"We call this a very deliberate process," J.T. Hand, the Chief Operating Officer of The York Water Company, said. "This is a very deliberate, well thought out, complex process."
Here's the gist. The reservoir needs to be drained so work can be done on the dam, that way you can have safe and reliable drinking water. That's it. But Hand's enthusiasm is infectious.
"This is an unbelievably exciting opportunity. Not without its challenges, not without its complexity," Hand said.
Horses, mules, and a lot of manpower. That's what it took in 1912 to build the reservoir. The process was well documented with photos. Fox 43 got a first hand look at what was, 106 years ago.
The reservoir's capacity is about one billion gallons of water. Right now, there's about 300 million gallons left. There's nothing wrong with the dam currently. Work needs to be done just to maintain it's integrity. Plus, dam safety regulations have changed since 1912.
"We're installing a valve on the upstream face of the dam to replace the valve structure which currently exists on the down face stream of the dam," Hand said.

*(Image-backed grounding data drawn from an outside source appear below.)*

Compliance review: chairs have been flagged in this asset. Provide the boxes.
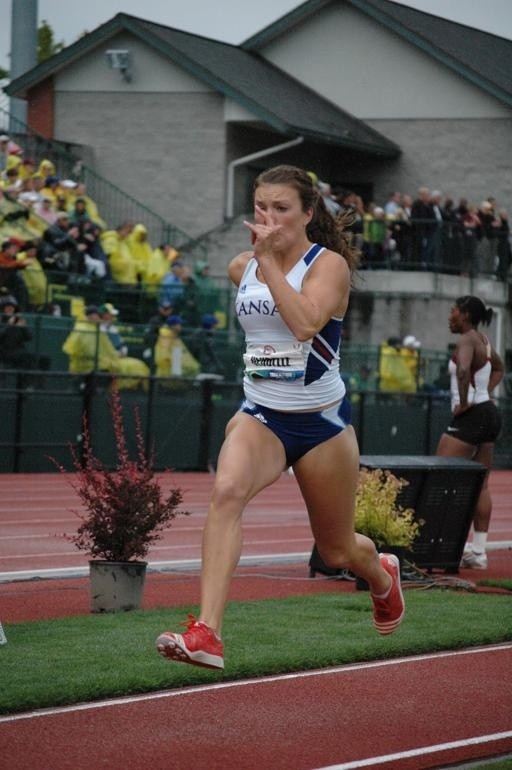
[0,139,244,383]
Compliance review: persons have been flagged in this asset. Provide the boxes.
[2,133,215,321]
[157,162,408,671]
[438,295,504,572]
[399,336,422,391]
[153,316,201,375]
[0,295,32,374]
[188,315,234,381]
[379,336,413,392]
[144,297,175,341]
[60,304,127,393]
[97,301,152,370]
[348,361,373,401]
[308,167,512,282]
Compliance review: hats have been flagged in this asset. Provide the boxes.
[84,303,120,316]
[403,336,421,349]
[158,299,219,325]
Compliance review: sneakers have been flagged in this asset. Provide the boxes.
[370,553,406,636]
[458,550,487,569]
[155,613,225,669]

Unfortunately, Mother Nature threw them a curve ball.
"Over 15 inches of precipitation this July and August...set us back just a little bit but we've regained some of the float in our schedule," Hand said.

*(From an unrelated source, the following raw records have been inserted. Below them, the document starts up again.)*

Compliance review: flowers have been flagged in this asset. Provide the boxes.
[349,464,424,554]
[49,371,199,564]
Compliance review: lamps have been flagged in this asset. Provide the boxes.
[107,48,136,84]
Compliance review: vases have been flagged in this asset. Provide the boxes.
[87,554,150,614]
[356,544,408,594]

All of that water is being drained into the Codorous Creek. They're planning on it being all but empty by mid-September. They said construction will last 45 days, then Mother Nature will take care of filling it back up.
Water Street will close on September 4th where it crosses over the dam. It will remain closed until the project is complete. The entire cost of the project is an estimated 7 million dollars.